■ **Problem statement**
Copy out the fantasy basketball waiver wire article below in full, word for word.

Fantasy Basketball Waiver Wire Pickups: Week 5
Week five is here, and so are your top waiver wire pickups! It’s also that time of the year when we all make an effort to give thanks for the people and things in our lives that we couldn’t live without. So, what better time than now to talk about some players that are still available in most leagues, and give thanks to the fact that there’s still time to pick ’em up.
Jerryd Bayless – PG – Milwaukee Bucks – 20 percent
On the month of November, Bayless has averaged 12.3 points, 2.7 rebounds, 3.6 assists, 1.2 steals, 1.8 turnovers and 2.3 three-pointers in 30.7 minutes. Those numbers are well above his career averages, because, in his career, Bayless has never finished a season averaging more minutes than the 25.3 per game he saw in his seventh year in the NBA. This current uptick in playing time is, in part, due to the plethora of injuries the Bucks have had to weather through these first four-plus weeks. With O.J. Mayo, Jabari Parker and, most relevant to Bayless’ value, Michael Carter-Williams having missed time due to injuries this season, Bayless has been asked to do more than would normally be expected. With that time, however, he has played well and will still see enough court time, even with a healthy team, to hold value in deeper leagues.

■ **Raw data**
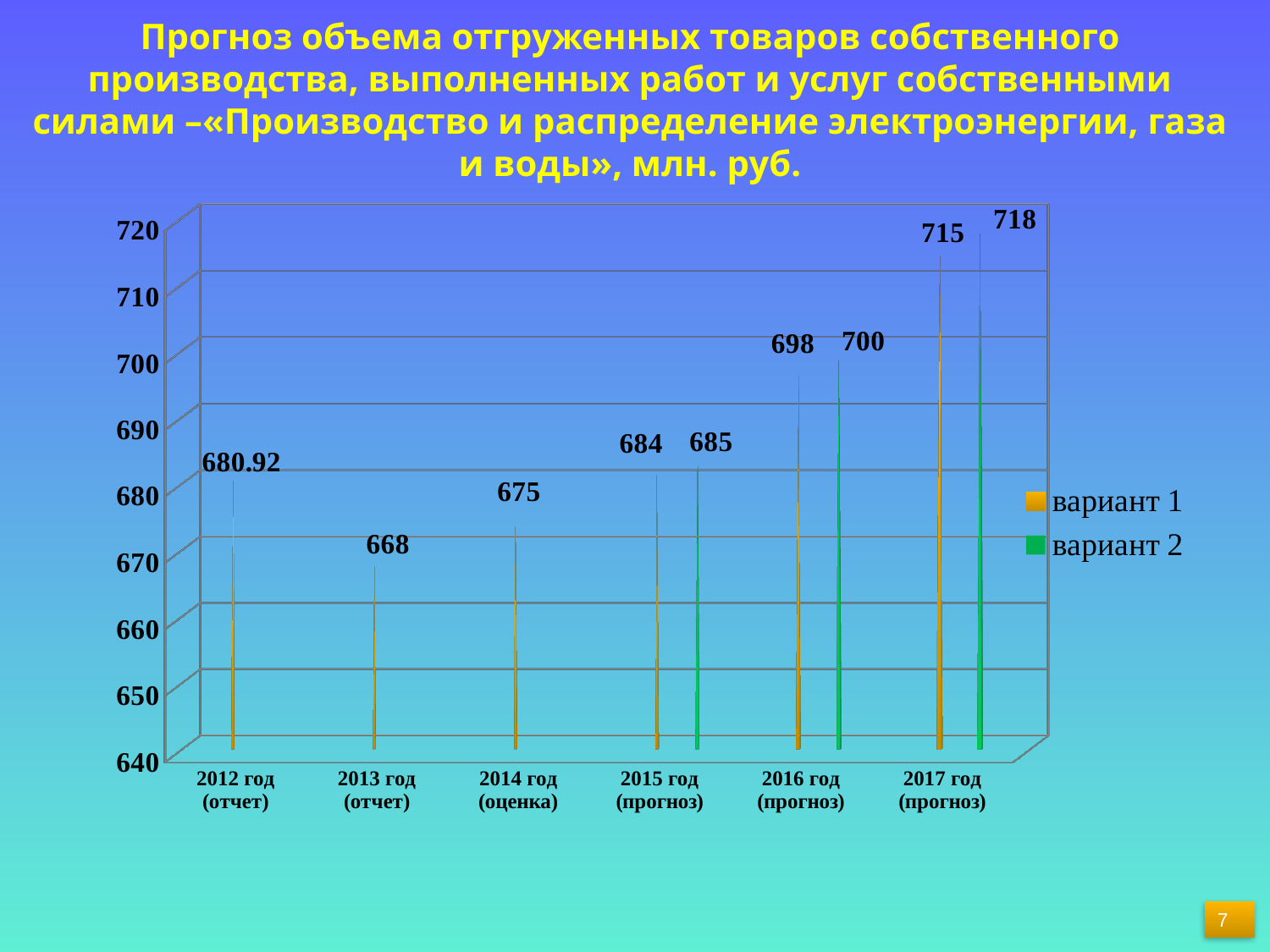
What is the difference between вариант 2 and вариант 1 in 2017 год (прогноз)? 3 What is the value for вариант 1 in 2015 год (прогноз)? 684 What is the value shown for 2012 год (отчет)? 680.92 What is the value for вариант 2 in 2017 год (прогноз)? 718 How many year categories are shown on the x axis? 6 What type of chart is shown on the slide? bar chart What is the value for вариант 2 in 2016 год (прогноз)? 700 Which year and series has the highest value on the chart? 2017 год (прогноз), вариант 2 What is the difference between the values for 2014 год (оценка) and 2013 год (отчет)? 7 Which year has the lowest value on the chart? 2013 год (отчет) How many series does the legend list? 2 Which is larger in 2016 год (прогноз): вариант 1 or вариант 2? вариант 2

■ **Task solution**
Fantasy Basketball Waiver Wire Pickups: Week 5
Week five is here, and so are your top waiver wire pickups! It’s also that time of the year when we all make an effort to give thanks for the people and things in our lives that we couldn’t live without. So, what better time than now to talk about some players that are still available in most leagues, and give thanks to the fact that there’s still time to pick ’em up.
Jerryd Bayless – PG – Milwaukee Bucks – 20 percent
On the month of November, Bayless has averaged 12.3 points, 2.7 rebounds, 3.6 assists, 1.2 steals, 1.8 turnovers and 2.3 three-pointers in 30.7 minutes. Those numbers are well above his career averages, because, in his career, Bayless has never finished a season averaging more minutes than the 25.3 per game he saw in his seventh year in the NBA. This current uptick in playing time is, in part, due to the plethora of injuries the Bucks have had to weather through these first four-plus weeks. With O.J. Mayo, Jabari Parker and, most relevant to Bayless’ value, Michael Carter-Williams having missed time due to injuries this season, Bayless has been asked to do more than would normally be expected. With that time, however, he has played well and will still see enough court time, even with a healthy team, to hold value in deeper leagues.